REQUIREMENT ::
Lines in the following data that contain the string "frames" are to be counted. Report only their number.

Saved data entries ::
--- START ---

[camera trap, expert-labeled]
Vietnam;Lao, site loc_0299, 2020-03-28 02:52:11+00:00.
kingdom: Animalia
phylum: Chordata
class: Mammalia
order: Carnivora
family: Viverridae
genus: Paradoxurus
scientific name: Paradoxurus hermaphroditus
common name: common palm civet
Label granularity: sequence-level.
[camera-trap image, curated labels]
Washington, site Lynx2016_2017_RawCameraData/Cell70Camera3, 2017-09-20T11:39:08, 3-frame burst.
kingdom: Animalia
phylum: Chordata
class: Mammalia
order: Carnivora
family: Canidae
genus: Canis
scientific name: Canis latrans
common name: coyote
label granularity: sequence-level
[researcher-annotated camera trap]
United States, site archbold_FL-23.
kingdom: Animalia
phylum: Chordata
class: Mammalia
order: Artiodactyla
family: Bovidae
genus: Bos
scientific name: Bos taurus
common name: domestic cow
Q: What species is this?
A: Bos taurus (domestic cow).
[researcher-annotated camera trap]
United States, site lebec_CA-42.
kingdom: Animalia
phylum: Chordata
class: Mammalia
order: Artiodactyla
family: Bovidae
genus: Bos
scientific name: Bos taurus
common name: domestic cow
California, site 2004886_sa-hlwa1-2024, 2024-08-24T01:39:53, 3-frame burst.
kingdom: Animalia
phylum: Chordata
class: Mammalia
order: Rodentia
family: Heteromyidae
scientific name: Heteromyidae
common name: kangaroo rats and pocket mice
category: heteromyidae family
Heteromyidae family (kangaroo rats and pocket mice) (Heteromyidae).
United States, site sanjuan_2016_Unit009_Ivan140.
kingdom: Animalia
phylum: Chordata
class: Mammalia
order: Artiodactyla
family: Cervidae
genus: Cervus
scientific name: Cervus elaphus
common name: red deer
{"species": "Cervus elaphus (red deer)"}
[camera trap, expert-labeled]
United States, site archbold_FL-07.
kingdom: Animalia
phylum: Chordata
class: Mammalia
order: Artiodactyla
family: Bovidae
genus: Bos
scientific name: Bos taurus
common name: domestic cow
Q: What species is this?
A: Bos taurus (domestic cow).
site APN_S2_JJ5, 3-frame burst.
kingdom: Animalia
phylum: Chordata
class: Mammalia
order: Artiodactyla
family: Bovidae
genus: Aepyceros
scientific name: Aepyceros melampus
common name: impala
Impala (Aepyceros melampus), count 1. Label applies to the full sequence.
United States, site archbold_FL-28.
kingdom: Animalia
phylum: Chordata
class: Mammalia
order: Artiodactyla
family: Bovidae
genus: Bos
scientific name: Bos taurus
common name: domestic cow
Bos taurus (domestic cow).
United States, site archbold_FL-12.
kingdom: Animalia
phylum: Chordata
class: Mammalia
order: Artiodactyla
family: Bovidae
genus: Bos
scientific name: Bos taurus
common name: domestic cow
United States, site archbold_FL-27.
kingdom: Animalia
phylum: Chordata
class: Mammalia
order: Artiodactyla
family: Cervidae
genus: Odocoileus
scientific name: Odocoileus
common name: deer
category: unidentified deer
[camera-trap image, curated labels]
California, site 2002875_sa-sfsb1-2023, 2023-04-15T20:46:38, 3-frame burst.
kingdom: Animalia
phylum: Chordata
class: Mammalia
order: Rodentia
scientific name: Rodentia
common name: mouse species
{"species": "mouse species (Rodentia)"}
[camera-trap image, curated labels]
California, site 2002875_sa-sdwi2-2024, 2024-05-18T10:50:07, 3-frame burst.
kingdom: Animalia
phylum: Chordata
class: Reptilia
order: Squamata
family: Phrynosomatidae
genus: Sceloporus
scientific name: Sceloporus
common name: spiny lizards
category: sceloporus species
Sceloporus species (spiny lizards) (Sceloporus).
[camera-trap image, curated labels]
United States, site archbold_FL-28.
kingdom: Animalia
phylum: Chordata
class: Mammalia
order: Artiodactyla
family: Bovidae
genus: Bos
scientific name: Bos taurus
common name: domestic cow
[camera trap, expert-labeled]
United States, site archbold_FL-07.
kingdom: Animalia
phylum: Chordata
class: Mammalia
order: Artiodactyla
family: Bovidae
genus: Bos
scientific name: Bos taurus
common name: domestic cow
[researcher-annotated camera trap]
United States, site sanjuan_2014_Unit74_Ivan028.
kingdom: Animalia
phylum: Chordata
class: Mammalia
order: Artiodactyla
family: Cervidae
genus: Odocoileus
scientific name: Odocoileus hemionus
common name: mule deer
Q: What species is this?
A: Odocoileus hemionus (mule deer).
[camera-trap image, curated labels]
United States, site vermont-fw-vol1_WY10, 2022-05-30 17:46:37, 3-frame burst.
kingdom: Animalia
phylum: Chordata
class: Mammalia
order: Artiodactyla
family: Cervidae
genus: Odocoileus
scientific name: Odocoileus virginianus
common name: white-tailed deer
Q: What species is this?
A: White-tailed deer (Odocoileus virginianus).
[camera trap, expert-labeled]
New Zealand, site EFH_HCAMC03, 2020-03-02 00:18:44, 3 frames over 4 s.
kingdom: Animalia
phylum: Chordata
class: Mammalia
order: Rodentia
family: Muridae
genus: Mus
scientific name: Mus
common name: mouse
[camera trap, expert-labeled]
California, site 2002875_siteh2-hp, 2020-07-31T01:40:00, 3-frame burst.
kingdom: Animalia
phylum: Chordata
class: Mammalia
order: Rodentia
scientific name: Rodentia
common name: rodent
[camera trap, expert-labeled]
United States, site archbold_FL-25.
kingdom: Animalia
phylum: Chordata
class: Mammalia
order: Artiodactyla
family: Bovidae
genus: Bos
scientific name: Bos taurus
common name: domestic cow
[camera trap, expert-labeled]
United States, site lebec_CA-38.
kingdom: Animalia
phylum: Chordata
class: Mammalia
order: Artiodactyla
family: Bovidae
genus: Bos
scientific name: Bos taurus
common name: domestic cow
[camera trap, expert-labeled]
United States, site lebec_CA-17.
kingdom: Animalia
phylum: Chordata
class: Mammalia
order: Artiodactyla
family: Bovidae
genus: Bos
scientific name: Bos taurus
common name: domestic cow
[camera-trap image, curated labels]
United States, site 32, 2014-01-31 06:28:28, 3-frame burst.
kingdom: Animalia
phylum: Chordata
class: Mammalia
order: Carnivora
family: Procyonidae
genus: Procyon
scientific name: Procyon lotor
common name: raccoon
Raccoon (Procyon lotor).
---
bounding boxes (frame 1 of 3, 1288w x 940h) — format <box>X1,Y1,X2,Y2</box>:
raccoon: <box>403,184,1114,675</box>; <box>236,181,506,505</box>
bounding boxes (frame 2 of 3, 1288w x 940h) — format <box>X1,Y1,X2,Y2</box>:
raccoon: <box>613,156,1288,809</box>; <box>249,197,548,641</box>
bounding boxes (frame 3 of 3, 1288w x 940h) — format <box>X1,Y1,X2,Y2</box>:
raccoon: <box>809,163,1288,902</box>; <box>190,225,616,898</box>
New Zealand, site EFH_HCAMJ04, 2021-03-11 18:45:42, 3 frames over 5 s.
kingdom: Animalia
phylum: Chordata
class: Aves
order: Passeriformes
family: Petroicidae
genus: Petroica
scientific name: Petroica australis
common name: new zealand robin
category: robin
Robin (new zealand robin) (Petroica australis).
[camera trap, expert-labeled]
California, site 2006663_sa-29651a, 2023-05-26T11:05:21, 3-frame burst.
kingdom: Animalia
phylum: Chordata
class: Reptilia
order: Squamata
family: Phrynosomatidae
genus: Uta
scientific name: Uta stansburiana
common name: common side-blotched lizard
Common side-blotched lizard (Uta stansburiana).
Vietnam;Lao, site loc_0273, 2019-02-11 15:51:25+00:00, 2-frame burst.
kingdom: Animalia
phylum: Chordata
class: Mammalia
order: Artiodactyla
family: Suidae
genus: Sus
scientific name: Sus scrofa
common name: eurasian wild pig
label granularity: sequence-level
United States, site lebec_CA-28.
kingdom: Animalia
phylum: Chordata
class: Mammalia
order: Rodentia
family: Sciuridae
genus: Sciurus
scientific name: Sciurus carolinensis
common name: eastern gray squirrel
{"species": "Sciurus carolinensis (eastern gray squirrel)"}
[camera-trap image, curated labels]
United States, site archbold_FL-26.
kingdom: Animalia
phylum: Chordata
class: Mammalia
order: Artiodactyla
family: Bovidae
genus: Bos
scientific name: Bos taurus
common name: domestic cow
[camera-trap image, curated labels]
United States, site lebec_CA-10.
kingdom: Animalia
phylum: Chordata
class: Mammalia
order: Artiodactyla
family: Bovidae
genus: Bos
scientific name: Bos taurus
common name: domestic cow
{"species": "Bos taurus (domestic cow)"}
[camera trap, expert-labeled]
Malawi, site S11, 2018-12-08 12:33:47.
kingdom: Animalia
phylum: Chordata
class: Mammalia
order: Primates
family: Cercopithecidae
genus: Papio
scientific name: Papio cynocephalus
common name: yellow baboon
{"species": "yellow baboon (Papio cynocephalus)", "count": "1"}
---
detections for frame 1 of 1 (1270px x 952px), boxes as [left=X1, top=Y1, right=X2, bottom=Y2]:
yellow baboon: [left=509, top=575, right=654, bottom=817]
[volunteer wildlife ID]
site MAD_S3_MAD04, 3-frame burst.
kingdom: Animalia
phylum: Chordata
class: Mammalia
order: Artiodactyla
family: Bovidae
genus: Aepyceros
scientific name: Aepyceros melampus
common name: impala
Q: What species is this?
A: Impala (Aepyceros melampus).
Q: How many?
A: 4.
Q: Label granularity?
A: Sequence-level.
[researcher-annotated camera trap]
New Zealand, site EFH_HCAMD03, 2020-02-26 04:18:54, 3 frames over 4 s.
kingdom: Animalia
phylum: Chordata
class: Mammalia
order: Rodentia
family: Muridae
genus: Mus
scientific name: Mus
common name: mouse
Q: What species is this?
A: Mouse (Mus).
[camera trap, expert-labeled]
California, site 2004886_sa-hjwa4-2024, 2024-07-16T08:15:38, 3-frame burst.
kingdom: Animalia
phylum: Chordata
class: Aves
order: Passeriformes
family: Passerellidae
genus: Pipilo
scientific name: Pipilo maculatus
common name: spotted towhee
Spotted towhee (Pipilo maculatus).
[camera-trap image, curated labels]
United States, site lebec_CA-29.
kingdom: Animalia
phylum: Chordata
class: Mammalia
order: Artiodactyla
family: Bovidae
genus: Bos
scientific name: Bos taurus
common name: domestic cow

--- END ---

RESPONSE AREA ::
3